Things They Need to Know

  • English Language - Knowledge of the structure and content of the English language including the meaning and spelling of words, rules of composition, and grammar.
  • Biology - Knowledge of plant and animal organisms, their tissues, cells, functions, interdependencies, and interactions with each other and the environment.
  • Law and Government - Knowledge of laws, legal codes, court procedures, precedents, government regulations, executive orders, agency rules, and the democratic political process.
  • Mathematics - Knowledge of arithmetic, algebra, geometry, calculus, statistics, and their applications.
  • Chemistry - Knowledge of the chemical composition, structure, and properties of substances and of the chemical processes and transformations that they undergo.

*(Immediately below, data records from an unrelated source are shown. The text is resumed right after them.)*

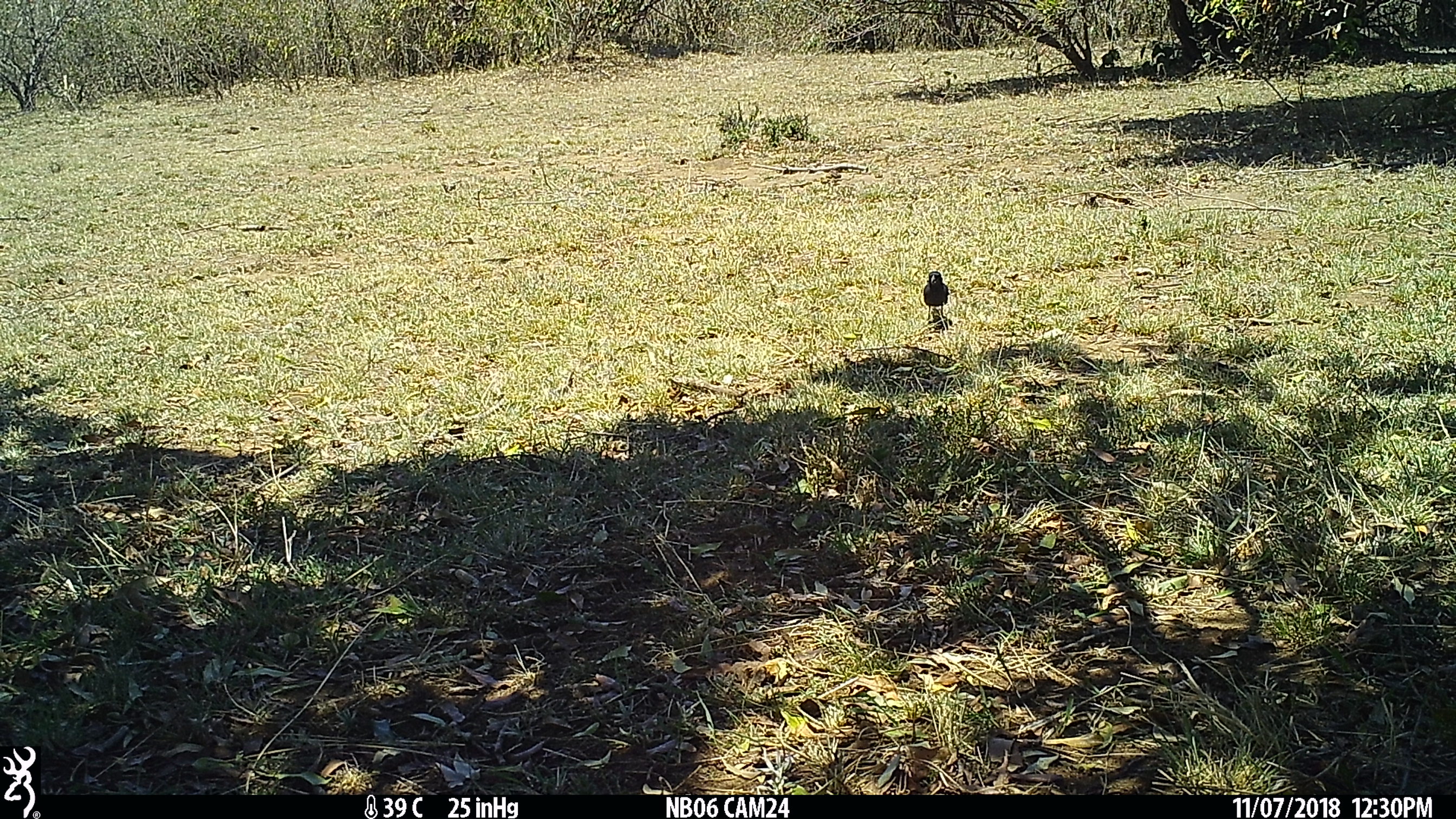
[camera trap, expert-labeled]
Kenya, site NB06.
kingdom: Animalia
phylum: Chordata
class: Aves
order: Passeriformes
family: Malaconotidae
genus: Laniarius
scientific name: Laniarius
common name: boubou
Boubou (Laniarius).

This includes uses of chemicals and their interactions, danger signs, production techniques, and disposal methods.

Things They Need to Be Able to Do

  • Active Listening - Giving full attention to what other people are saying, taking time to understand the points being made, asking questions as appropriate, and not interrupting at inappropriate times.
  • Reading Comprehension - Understanding written sentences and paragraphs in work related documents.
  • Critical Thinking - Using logic and reasoning to identify the strengths and weaknesses of alternative solutions, conclusions or approaches to problems.
  • Speaking - Talking to others to convey information effectively.
  • Writing - Communicating effectively in writing as appropriate for the needs of the audience.
  • Science - Using scientific rules and methods to solve problems.
  • Complex Problem Solving - Identifying complex problems and reviewing related information to develop and evaluate options and implement solutions.

Education Required

Most of these occupations require a four-year bachelor's degree, but some do not.

Wages

In 2016, the average annual wage in Pennsylvania was $45,450 with most people making between $25,310 and $69,250

Outlook

1.16%
avg. annual growth

During 2014, this occupation employed approximately 1,810 people in Pennsylvania. It is projected that there will be 2,020 employed in 2024.

This occupation will have about 21 openings due to growth and about 79 replacement openings for approximately 100 total annual openings.